7,000 years of salt mining in Hallstatt. The "Man in Salt" accompanies the visitors on their journey through time at the Salzwelten Hallstatt.Since 2002, the "Man in Salt" is the central theme of the re-designed Salzwelten mines. In 1734, a corpse preserved in salt was discovered right in a salt deposit, a contemporary chronicle describing it as "pressed flat and tightly grown into the rock. Clothing and tools were quite strange but well preserved."
The Dachstein-Hallstättersee region has been appointed UNESCO World Cultural and Natural Heritage. This honour is certainly closely connected to the salt mining history of Hallstatt that goes back 7,000 years. In the olden days, the miners lived on the elevated plain that you will reach comfortably with the cable-car in a few minutes. The story of the "Man in Salt" is true and we are certain that there still is the chance to find another "Man in Salt" any day. A two-way ride on the funicular is available from EUR 8.50 per adult! Children under 4 years of age accompanied by a parent are free on the funicular.

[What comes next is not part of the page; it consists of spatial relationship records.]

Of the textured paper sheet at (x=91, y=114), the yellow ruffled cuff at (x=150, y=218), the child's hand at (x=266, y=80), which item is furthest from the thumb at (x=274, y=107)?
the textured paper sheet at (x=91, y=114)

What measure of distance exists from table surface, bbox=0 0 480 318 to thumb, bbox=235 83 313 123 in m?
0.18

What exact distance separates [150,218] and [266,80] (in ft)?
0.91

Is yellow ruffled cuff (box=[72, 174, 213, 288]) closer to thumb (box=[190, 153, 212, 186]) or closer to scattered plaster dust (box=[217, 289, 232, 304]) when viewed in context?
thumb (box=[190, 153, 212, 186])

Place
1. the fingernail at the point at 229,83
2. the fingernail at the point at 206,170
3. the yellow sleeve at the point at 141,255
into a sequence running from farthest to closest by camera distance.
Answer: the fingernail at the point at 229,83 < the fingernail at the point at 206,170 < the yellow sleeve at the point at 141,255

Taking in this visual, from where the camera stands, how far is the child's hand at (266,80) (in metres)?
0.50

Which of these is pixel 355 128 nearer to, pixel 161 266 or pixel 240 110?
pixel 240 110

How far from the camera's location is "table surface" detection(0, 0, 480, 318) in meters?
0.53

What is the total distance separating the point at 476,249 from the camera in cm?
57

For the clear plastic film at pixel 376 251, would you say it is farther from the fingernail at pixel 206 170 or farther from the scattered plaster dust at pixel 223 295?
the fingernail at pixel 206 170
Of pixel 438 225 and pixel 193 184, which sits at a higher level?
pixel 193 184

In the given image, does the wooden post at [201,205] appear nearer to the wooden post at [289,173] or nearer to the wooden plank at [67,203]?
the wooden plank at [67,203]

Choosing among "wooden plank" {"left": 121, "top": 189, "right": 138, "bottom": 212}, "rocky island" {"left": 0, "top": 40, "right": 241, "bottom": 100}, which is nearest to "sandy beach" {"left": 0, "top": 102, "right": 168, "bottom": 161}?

Some 64 metres of sliding fun on Europe's longest wooden slide are a major attraction at the Salzwelten Hallstatt. We do not only take a photograph of our visitors during the ride, we also measure their speed by Radar. At the end of the guided tour, you may acquire your personal souvenir photo. And for those who don't want to ride down the shoot there's a comfortable staircase nearby. There are two slides at the Salzwelten Hallstatt just like the ones the miners used for moving from one level of galleries to the one beneath.
We are right within the salt deposit in a disused leaching chamber called "Edlersberg". In the background you hear the rustle of the sea to remind you that all the salt in the world comes from the sea. Some 50 millions of millions of tons of salt are dissolved in the seas. Salt has many uses, and the world population consumes about 150 million tons per year.
Until the early Middle Ages, salt was mined exclusively as rock salt. Then, solution mining took over. Its principle is simple: fresh water is introduced into the saliferous mountain, the water will dissolve the salt while the non-soluble parts will sink to the ground of the leaching chamber. The saturated brine, i.e., the water containing about 26% of salt, is then conveyed out of the mountain.
Originally, the brine was scooped from the leaching chamber with buckets by the aid of a winch. Later, an outlet box was used to control the flow of the brine to the gallery level underneath. Nowadays, the brine is pumped upwards. Until 1964, further processing took place in Hallstatt's own brine coppers, since then the brine has been worked in the modern salt plant at Ebensee.
Sepp, the miner: We do some eavesdropping on Sepp the miner, who tells us the story of how the "Man preserved in the salt" was found in 1734. In the archaeological part of our tour, a walk of a mere 100 metres takes you back thousands of years into the Bronze and Iron Age and shows you traces of the past, such as the so-called "Heathens' Rock" and an original find from the 80th century B.C.